If being classified, this call is used to people aged between 17-35 years. While for the people under 17 is usually called “adik” and aged over 35 years are usually called “Pak” and “Bu“.
- Saying Apa kabar for asking how someone doing
Some Indonesians usually expand their greeting by asking how someone is doing. The way to ask is apa kabar which means “how are you?” Interestingly, the literal translation is “what’s new / what is the news?” Then they would say the answer is baik (sounds like when you say “bike”) which means “well” or “good.” Sometimes it is said twice (baik, baik). Hopefully whomever you are asking doesn’t answer, tidak bagus or tidak baik which means “not good.” If they reply with saya sakit, it means that they are sick.
- Saying Assalamualaikum for Islamic people
For foreigners who have been stayed in Indonesia in a longer time, they must be familiar with the sentence of ‘Assalamualaikum.’ Moreover, some of them are fluent enough in pronouncing it. Yaps, this greeting is commonly used in Indonesia.
Although the word is originally from Arabic and basically used by the Muslims, it seems that the word has used for a universal language for Indonesians, no matter what religions they have. Assalamualaikum is also used both for personal greetings and public speaking greetings.
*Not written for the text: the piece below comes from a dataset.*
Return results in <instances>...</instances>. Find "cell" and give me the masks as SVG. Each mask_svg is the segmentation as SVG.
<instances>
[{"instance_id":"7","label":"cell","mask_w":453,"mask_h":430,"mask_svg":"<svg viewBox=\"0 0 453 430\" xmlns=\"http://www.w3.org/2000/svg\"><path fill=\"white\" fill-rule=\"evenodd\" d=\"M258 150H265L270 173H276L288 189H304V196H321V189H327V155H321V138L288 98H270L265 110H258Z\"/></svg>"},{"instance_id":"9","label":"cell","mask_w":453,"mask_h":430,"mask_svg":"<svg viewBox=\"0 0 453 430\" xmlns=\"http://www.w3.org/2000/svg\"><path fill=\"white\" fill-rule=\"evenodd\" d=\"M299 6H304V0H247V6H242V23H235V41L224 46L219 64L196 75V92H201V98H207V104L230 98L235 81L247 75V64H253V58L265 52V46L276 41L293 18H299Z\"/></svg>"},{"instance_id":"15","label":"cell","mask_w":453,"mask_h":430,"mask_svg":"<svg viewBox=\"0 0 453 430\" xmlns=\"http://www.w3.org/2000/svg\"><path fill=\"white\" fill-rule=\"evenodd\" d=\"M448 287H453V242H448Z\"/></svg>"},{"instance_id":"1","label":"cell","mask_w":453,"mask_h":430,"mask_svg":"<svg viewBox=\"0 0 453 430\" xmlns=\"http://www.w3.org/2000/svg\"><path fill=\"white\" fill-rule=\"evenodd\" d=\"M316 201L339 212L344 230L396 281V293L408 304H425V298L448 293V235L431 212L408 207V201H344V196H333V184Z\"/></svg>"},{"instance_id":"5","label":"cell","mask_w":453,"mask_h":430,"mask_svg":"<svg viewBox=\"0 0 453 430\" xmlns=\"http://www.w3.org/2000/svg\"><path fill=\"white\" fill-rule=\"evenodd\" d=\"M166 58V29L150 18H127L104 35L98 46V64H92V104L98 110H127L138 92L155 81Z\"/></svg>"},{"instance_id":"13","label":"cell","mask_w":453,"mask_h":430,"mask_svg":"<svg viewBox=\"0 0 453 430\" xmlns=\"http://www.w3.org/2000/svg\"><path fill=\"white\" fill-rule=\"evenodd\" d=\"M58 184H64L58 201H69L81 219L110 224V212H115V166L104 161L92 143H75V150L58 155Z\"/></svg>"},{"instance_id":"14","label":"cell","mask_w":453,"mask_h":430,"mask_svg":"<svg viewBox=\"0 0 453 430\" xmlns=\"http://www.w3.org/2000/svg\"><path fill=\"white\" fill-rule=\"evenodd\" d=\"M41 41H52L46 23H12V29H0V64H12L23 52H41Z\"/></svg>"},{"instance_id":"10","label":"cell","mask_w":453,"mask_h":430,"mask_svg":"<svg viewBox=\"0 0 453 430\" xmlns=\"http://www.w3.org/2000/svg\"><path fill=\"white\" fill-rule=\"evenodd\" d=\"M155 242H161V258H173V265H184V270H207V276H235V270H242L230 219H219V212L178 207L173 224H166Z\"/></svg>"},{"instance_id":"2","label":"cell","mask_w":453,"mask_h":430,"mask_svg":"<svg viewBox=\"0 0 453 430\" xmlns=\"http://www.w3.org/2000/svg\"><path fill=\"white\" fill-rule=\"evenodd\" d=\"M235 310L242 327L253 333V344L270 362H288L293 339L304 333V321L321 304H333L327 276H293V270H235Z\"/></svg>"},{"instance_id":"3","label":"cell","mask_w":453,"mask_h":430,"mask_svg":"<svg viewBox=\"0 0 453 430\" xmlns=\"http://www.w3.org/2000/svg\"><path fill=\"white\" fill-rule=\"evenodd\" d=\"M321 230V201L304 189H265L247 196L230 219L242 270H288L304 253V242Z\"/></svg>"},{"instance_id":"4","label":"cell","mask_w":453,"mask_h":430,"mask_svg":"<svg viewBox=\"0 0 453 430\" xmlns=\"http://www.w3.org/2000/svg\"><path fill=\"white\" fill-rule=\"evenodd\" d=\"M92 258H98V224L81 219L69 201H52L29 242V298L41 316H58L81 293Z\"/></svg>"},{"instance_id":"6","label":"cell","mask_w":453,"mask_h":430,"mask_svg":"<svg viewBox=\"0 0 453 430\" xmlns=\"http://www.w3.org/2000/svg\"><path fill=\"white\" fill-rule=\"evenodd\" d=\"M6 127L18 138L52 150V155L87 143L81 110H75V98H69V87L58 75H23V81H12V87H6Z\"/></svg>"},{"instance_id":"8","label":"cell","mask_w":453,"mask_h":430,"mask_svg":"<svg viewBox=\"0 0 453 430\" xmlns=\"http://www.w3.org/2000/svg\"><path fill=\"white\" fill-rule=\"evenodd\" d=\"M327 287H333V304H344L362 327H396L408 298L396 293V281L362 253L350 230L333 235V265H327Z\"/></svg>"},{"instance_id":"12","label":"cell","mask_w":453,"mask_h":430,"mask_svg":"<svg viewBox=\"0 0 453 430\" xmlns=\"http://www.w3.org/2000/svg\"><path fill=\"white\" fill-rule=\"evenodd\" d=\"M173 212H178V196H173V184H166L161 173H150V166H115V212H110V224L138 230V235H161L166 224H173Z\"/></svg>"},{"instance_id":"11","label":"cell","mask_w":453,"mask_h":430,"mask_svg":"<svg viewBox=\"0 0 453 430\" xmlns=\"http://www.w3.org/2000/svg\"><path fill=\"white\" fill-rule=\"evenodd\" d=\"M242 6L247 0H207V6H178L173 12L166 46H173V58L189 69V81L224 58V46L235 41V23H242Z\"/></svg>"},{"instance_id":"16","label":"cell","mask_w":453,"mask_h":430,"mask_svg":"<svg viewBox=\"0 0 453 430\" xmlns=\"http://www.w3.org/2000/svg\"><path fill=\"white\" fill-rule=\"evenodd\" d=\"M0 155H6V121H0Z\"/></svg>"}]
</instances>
- Using selamat pagi/siang/sore/malam to say hello
In Indonesia, the most common thing to greet people is by saying these following Indonesian greetings expression:
- Selamat Pagi : Good Morning
- Selamat Siang : Good afternoon
- Selamat Sore : Good evening
- Selamat malam : Good night
The expression above is normally used in daily activity. They usually use them for formal greeting in office, telephone, and institution. However, some people in informal situation also use those expressions.
- Various ways of farewell expressions
Indonesian would normally say these following phrases to say good bye:
- Sampai jumpa : See you later
- Selamat tinggal : Good bye
They would use “Sampai Jumpa” when they are one who leave someone, and use “Selamat jalan” when they are one who stay. Moreover, one informal expression of saying goodbye is by saying “Dadah” (sound like tha-tha). Then, they would also wave their hand as the common expression to leave someone.
- Hugs and kisses is prohibited to do with opposite sex
Indonesians would never apply hug and kisses to the opposite sex. However, for woman to a woman it is okay to greet by giving some kisses into cheek. Then, the hug and kisses may be given on the cheek toward between the married couple only. Showing too much affection (such as kissing and hugging intimately) for a married couple is also prohibited in Indonesia. Indonesia is a country that applies the strike rule toward politeness.
Those are the ways how do Indonesian greet each other. Once you visit Indonesia, you would see how friendly Indonesians are. They would even greet the people whom they have never met before. For some people, this habit might be annoying. However, the people of Indonesia truly do that.